The move to separate accounts could allow major active global players like JPMAM a chance to scoop up assets in Mexico while providing AFOREs with the required transparency. “If you're just starting out (in separate accounts), you're not going to go with a boutique or smaller manager,” Mr. Sweigart said. “I think it's going to go to the big boys.”
Offshore investments made by retirement systems in Mexico are expected to grow by $35 billion in the next five years, according to the Cerulli report. However, Mr. Ciampi questioned whether separate accounts will ever be attractive to managers, in terms of size or costs, and whether AFOREs will ever invest much offshore.
“The idea of selling international allocations is very hard because there are important factions within the (Mexican) government that don't want it to happen,” he said. “It's a very, very contentious issue.”
AFOREs now invest 10% of total assets in international equity and 3% in international fixed income, according to the Mexican pension regulator.
One country that would benefit from an increase in overseas investment is Peru, experts said. A proposal to increase the ceiling to 50% from the current 30% won preliminary approval this spring, but had been on hold pending the outcome of this month's presidential elections, won by left-wing candidate Ollanta Humala. “We're waiting to see in the next month or so what will happen,” Mr. Sweigart said. Peru's total retirement assets were about 83 billion soles ($30 billion) as of May 31, according to the country's central bank. That figure has tripled in U.S. dollar terms since Dec. 31, 2005.
Offshore investments made by retirement systems in Peru will grow by $25 billion in the next five years, according to Mr. Ciampi.
Managers also would like to see a higher ceiling in Brazil, although investors in that country seem entirely uninterested in venturing offshore. Brazil only recently allowed retirement funds to invest up to 10% overseas.
Hedge fund VR Capital Group looked to set up a global fixed-income fund of funds in Brazil, along with a currency overlay to protect against further value hikes in the real, said Lauro Araujo, who was head of sales in Brazil at VR Capital. But the manager jettisoned its plans — and Mr. Araujo — after it became clear Brazilian corporate pension funds were sticking with domestic investments, he said.

## Provided records
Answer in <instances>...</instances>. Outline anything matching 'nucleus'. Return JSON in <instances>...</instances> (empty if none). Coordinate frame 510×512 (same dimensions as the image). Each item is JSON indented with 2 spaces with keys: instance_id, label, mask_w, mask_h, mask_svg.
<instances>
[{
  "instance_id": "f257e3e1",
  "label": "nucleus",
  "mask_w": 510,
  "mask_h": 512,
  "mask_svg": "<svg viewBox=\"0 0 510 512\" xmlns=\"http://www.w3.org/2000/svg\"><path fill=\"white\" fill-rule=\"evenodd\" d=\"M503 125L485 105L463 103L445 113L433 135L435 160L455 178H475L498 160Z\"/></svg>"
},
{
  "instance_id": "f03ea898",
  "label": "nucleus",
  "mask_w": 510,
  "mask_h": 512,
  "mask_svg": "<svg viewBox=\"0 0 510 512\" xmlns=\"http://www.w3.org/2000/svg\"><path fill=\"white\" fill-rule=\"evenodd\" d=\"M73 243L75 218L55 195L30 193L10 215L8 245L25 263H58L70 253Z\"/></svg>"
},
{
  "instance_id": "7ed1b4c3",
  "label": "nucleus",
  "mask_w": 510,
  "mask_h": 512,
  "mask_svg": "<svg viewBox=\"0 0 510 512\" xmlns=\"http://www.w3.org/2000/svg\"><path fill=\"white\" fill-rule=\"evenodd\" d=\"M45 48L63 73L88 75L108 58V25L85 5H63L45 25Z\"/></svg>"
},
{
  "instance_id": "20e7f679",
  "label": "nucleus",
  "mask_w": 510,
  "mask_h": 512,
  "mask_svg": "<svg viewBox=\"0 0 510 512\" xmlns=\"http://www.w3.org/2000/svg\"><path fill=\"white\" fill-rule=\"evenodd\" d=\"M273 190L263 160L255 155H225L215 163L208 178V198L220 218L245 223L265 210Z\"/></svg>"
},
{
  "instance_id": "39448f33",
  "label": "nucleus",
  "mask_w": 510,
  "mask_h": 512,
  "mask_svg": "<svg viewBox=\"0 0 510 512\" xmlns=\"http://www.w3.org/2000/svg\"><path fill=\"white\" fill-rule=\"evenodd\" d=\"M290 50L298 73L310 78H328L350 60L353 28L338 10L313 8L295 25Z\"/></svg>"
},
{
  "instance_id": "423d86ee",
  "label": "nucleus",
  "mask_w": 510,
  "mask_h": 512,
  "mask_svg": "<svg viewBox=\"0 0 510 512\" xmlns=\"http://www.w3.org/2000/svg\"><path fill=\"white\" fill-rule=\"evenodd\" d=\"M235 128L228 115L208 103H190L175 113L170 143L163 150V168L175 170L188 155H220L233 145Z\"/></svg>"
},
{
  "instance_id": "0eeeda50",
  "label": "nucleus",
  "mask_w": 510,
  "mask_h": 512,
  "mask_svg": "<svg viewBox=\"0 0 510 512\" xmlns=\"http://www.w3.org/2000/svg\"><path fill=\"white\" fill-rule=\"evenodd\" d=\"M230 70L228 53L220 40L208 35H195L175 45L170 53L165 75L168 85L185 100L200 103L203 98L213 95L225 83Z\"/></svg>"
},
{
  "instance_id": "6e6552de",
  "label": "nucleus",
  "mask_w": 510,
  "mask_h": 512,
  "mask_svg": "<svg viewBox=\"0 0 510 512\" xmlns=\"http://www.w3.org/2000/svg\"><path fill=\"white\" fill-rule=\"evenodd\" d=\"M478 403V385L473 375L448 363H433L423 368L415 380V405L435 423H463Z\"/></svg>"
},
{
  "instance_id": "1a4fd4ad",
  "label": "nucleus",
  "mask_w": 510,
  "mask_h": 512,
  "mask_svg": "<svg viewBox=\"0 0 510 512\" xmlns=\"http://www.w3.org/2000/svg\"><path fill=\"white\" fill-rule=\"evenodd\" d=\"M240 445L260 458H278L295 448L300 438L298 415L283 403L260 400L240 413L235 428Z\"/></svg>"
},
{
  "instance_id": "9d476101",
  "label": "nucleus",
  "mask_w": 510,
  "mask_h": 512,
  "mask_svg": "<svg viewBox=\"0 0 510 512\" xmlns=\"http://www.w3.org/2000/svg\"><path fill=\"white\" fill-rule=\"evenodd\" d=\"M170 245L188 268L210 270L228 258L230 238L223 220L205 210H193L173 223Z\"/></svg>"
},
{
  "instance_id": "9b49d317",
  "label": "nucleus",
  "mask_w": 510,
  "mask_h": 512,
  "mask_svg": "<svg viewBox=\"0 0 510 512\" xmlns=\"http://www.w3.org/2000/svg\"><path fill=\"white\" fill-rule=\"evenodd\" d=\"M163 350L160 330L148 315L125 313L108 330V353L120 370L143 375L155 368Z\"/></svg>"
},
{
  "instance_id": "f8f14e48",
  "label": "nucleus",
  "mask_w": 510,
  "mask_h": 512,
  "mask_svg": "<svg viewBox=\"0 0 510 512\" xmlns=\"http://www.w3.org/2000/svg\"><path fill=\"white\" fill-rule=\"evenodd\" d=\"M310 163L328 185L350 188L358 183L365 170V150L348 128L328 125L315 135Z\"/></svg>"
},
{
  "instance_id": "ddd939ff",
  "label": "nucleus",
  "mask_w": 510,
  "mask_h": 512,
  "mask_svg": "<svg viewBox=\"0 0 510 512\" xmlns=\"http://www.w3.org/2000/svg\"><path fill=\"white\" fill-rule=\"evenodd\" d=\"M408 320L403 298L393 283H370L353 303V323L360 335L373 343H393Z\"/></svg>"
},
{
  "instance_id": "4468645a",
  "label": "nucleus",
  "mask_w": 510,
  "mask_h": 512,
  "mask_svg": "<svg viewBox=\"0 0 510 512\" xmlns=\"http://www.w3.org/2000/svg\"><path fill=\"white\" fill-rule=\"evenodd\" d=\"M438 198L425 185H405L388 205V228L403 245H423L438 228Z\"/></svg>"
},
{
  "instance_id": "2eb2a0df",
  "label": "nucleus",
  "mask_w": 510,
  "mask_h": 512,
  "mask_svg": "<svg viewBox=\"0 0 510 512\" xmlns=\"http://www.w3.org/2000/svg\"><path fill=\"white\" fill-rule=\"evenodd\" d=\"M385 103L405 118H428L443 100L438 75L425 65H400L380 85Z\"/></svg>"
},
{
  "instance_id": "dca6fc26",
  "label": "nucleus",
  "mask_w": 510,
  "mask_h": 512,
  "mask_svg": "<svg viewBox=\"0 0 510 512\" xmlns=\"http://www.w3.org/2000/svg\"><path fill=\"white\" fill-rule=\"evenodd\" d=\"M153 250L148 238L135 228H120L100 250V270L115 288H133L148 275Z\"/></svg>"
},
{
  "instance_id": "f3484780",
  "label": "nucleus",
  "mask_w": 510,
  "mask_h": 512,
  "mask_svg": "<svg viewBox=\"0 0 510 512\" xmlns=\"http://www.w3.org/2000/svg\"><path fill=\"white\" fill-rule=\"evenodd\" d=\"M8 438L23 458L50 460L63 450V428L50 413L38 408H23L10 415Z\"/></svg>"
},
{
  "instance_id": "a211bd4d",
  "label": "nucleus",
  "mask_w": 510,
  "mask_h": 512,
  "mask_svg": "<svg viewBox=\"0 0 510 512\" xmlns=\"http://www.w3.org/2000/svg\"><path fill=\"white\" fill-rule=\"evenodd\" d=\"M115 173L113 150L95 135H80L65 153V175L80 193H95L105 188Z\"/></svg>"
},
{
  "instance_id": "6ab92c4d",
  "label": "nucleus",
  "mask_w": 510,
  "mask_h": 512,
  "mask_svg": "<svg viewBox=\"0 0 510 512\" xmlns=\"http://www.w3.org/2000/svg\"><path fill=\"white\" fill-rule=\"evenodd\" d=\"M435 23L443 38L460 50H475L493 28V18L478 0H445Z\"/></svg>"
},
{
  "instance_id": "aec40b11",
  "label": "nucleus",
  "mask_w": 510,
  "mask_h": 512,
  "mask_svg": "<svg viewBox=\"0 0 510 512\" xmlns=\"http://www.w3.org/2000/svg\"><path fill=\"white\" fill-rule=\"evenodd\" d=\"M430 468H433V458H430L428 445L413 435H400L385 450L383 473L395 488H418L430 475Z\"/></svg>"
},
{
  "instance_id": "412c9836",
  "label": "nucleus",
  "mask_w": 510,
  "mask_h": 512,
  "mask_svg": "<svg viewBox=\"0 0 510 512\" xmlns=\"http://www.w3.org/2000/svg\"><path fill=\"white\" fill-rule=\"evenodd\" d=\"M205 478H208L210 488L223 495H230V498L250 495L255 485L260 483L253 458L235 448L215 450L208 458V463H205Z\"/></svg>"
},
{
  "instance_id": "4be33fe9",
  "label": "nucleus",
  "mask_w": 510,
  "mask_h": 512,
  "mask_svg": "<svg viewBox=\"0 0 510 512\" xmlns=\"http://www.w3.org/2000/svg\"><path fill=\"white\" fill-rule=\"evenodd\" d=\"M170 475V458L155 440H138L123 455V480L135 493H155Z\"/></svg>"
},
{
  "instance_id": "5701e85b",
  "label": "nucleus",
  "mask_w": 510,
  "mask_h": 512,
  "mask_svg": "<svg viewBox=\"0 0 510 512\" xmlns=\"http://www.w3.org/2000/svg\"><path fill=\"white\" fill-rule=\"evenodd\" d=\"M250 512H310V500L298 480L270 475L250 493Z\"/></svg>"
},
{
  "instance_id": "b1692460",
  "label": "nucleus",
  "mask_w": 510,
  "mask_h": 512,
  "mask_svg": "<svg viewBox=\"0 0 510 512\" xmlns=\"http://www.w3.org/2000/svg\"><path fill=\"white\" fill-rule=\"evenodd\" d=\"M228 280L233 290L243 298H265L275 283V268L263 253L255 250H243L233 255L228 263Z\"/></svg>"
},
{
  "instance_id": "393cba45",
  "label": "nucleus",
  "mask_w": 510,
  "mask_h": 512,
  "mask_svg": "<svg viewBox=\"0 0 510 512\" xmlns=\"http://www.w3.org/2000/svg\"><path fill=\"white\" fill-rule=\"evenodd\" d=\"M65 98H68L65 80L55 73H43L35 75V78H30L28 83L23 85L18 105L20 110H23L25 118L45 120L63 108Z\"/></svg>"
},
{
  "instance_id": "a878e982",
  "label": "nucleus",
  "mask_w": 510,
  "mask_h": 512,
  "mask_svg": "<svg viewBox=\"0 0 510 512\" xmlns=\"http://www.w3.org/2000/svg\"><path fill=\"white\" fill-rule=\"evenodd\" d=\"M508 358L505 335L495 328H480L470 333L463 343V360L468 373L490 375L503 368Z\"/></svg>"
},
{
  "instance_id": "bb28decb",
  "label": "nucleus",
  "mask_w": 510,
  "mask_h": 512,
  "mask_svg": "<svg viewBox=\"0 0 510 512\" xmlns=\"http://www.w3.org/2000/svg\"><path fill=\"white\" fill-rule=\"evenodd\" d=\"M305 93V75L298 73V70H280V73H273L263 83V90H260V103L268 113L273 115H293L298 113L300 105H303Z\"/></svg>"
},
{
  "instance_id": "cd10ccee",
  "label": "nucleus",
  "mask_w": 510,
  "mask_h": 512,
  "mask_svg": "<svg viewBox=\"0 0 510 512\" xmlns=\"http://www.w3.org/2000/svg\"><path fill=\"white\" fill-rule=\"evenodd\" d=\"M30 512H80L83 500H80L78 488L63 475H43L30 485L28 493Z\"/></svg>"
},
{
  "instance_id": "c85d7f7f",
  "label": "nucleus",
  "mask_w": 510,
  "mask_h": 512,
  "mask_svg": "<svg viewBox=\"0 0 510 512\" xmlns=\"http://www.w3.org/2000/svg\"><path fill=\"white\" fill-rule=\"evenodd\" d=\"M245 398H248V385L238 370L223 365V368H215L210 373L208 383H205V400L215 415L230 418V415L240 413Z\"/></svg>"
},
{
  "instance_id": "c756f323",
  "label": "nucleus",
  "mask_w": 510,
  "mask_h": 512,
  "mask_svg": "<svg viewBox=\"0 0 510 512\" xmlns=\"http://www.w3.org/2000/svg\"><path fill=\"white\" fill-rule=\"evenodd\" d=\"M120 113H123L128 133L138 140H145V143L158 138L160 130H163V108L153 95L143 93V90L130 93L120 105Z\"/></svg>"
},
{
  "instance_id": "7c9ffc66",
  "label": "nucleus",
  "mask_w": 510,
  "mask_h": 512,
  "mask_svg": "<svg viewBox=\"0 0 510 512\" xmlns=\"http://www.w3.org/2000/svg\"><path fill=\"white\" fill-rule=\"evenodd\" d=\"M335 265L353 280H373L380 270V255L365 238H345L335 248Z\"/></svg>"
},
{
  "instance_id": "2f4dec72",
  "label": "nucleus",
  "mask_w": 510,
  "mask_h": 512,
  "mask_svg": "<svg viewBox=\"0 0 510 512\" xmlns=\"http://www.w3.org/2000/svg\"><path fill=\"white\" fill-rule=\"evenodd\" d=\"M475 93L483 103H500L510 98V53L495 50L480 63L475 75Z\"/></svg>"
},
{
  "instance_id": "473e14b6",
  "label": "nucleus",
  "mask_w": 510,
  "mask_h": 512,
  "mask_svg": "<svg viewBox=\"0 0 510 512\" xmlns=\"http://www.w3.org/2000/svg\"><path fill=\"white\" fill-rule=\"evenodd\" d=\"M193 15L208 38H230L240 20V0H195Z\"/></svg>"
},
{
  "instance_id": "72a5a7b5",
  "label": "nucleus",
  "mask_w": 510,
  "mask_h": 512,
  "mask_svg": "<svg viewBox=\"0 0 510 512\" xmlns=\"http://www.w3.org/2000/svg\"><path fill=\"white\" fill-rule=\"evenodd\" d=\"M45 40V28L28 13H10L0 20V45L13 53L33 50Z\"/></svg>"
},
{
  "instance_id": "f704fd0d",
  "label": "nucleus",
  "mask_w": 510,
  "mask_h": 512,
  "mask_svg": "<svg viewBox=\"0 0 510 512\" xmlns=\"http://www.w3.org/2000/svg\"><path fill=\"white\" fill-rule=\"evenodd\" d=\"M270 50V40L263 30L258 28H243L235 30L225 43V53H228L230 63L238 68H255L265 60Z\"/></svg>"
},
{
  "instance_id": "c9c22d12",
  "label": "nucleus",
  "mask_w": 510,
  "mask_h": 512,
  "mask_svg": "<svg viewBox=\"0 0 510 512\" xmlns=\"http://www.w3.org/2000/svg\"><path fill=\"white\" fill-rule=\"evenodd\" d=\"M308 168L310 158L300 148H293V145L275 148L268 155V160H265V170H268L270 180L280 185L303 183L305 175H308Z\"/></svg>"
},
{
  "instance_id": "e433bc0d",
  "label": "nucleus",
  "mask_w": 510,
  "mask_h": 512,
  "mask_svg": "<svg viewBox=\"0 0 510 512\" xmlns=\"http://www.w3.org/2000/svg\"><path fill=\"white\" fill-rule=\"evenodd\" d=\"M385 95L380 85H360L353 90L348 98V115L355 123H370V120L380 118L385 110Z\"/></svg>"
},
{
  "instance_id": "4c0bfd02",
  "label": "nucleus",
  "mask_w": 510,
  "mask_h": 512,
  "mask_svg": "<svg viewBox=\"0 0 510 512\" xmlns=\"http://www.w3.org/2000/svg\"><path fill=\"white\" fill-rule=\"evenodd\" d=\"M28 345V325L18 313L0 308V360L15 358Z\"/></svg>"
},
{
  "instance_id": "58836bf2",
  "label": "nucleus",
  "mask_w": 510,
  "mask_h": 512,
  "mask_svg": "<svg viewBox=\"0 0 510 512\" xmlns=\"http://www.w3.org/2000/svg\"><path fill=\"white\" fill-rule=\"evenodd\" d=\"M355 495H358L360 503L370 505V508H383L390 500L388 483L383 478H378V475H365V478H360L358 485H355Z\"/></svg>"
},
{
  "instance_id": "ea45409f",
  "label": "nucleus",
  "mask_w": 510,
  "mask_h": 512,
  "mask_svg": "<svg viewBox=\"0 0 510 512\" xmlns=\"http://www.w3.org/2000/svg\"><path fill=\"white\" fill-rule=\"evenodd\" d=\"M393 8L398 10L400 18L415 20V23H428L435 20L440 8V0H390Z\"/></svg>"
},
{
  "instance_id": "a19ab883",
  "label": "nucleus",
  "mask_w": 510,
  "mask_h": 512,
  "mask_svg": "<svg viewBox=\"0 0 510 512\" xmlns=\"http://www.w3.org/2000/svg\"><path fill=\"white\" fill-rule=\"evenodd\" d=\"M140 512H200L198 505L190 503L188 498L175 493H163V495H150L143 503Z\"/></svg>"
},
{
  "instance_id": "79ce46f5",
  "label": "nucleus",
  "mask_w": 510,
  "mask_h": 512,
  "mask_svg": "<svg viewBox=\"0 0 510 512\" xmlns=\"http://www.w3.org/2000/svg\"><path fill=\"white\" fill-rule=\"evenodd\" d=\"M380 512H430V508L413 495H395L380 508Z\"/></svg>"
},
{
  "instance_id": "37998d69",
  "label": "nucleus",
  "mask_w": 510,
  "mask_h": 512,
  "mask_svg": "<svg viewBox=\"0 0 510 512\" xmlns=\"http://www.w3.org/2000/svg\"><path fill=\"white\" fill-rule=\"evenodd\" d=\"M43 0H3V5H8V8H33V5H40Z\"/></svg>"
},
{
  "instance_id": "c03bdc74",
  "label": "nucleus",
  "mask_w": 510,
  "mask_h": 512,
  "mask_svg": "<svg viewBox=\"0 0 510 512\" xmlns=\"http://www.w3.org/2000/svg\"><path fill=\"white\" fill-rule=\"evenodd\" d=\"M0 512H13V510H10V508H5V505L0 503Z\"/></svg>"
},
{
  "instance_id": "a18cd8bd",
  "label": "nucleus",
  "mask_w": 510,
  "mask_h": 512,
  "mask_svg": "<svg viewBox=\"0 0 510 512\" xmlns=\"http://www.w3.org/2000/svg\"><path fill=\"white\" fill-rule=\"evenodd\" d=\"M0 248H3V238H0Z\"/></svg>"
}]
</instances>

## Task instructions
• 1. According to the article on Latin American pension funds investing offshore, what percentage of total assets do AFOREs now invest in international fixed income?
• 2. Which people does the article on Latin American pension funds investing offshore name?
• 3. Extend the article on Latin American pension funds investing offshore from where it stops.

## List of answers
• 1. 3%

• 2. Mr. Sweigart, Mr. Ciampi, Ollanta Humala, Lauro Araujo

• 3.
“It's hard to get the (trustee) board to approve offshore investments because of the lack of knowledge” about complex investment strategies, said Mr. Araujo, who's now an independent investment consultant. The learning curve — coupled with the fact that the Brazilian central bank has hiked interest rates to combat inflation and foreign inflows — explains investors' reluctance, he said. “If interest rates go down, they'll have to start looking for higher-yielding investments. But so far, there's not really any interest in doing that.”
Mr. Ciampi sees Colombia as another key growth country, as investors there are sophisticated. Growth of its 118.4 trillion pesos ($66 billion) national retirement system is a decade behind that of Chile, but is expected to add another $40 billion in offshore investments in the next five years, he said.
Mandatory pension fund assets “is the most obvious area of continued growth” across the region, Daniel Gamba, New York-based managing director and head of BlackRock's Latin America and Iberia business, wrote in an e-mail. “That trend will continue in Chile, Peru, Colombia and Mexico at 15% to 20% (a year), half due to new inflows and half due to market movements.” BlackRock runs about $20 billion in retirement assets in Latin America.